9.19

Bundesministerin für Frauen, Familie, Integration und Medien im Bundeskanzleramt MMag. Dr. Susanne Raab: Sehr geehrter Herr Präsident! Sehr geehrte Damen und Herren Abgeordnete! Werte Zuseherinnen und Zuseher! Vielen herzlichen Dank für die heutige Einladung ins Parlament, um zu einem für die Familien und für unser Land ganz wichtigen Thema zu sprechen, nämlich zur Kinderbe­treuung.

Für den Alltag der Familien sind zwei Dinge, wie ich finde, im Laufe des Lebens absolut entscheidend: zum einen, wie die Kinder betreut sind, wo sie betreut sind, wie gut sie betreut sind, und zum Zweiten natürlich irgendwann auch einmal die Frage, wie gut die Eltern und auch die Großeltern im Alter betreut sind. (Abg. Kickl: Von wem? Hoffentlich nicht von ehemaligen Schauspielern!) Für mich als Familienministerin ist es daher wichtig, dass wir die Vereinbarkeit von Familie und Beruf als oberste Priorität setzen, denn die Familien leisten tagtäglich so viel im Alltag, nicht nur für die eigene Familie, sondern eben auch für unsere Gesellschaft. Deshalb haben sie es sich verdient, dass die Familien­politik im Zentrum unser aller politischen Bemühungen steht.

Wir haben, wie der Herr Klubobmann ausgeführt hat, daher in den letzten Jahren viel getan.
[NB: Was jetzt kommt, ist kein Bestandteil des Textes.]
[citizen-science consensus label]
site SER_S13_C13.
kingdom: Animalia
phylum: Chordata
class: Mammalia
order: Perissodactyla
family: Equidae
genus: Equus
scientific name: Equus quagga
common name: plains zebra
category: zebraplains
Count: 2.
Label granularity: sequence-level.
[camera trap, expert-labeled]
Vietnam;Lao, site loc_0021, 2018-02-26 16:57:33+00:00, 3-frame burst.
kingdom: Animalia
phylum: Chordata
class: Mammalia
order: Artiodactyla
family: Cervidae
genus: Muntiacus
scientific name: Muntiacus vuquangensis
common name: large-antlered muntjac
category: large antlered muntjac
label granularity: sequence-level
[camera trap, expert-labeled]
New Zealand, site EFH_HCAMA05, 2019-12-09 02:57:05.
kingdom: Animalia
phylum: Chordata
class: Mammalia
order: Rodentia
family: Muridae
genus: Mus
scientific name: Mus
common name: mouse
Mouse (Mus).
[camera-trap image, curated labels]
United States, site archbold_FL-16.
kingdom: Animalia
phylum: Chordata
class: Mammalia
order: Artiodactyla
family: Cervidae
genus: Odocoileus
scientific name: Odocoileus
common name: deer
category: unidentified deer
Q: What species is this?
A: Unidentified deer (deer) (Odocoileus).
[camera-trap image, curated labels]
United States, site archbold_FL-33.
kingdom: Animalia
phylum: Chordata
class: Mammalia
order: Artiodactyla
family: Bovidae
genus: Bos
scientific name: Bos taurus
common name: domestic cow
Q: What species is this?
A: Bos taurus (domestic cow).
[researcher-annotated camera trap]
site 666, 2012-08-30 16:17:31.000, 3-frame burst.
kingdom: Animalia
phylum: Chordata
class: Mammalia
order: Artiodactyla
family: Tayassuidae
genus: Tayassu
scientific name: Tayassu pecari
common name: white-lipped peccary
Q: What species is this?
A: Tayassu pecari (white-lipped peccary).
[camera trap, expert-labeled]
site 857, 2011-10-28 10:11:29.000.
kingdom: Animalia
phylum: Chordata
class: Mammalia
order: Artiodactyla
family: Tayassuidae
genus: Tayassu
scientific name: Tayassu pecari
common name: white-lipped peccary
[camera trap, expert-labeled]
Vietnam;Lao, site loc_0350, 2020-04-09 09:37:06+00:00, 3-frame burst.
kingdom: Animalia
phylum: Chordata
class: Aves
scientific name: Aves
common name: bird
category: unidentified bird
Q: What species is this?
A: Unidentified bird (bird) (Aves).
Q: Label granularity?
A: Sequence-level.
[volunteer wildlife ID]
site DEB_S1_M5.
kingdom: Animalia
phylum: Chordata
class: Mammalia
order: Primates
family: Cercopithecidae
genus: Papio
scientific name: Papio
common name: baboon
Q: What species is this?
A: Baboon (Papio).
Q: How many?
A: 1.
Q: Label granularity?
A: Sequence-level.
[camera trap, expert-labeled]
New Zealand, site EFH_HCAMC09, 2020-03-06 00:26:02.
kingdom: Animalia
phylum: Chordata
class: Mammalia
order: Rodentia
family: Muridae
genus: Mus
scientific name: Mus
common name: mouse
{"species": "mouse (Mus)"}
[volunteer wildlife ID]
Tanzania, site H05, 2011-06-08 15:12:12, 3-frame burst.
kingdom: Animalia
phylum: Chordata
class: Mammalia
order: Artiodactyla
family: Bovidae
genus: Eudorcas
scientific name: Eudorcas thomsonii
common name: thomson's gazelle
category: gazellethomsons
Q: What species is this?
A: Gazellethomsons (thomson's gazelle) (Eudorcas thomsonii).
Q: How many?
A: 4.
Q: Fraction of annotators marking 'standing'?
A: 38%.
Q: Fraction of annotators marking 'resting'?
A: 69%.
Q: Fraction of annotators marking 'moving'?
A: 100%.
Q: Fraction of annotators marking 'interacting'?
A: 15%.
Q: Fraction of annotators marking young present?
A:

Wir haben die Familienleistungen an die Inflation angepasst, wir haben den Familienbonus erhöht, wir haben den Kindermehrbetrag vor einigen Tagen auf 700 Euro erhöht, wir haben darüber hinaus auch die Abgeltung für den Papamonat verdoppelt; also für jene Zeit, die die Väter in Anspruch nehmen, bekommen sie nun die doppelte Abgeltung.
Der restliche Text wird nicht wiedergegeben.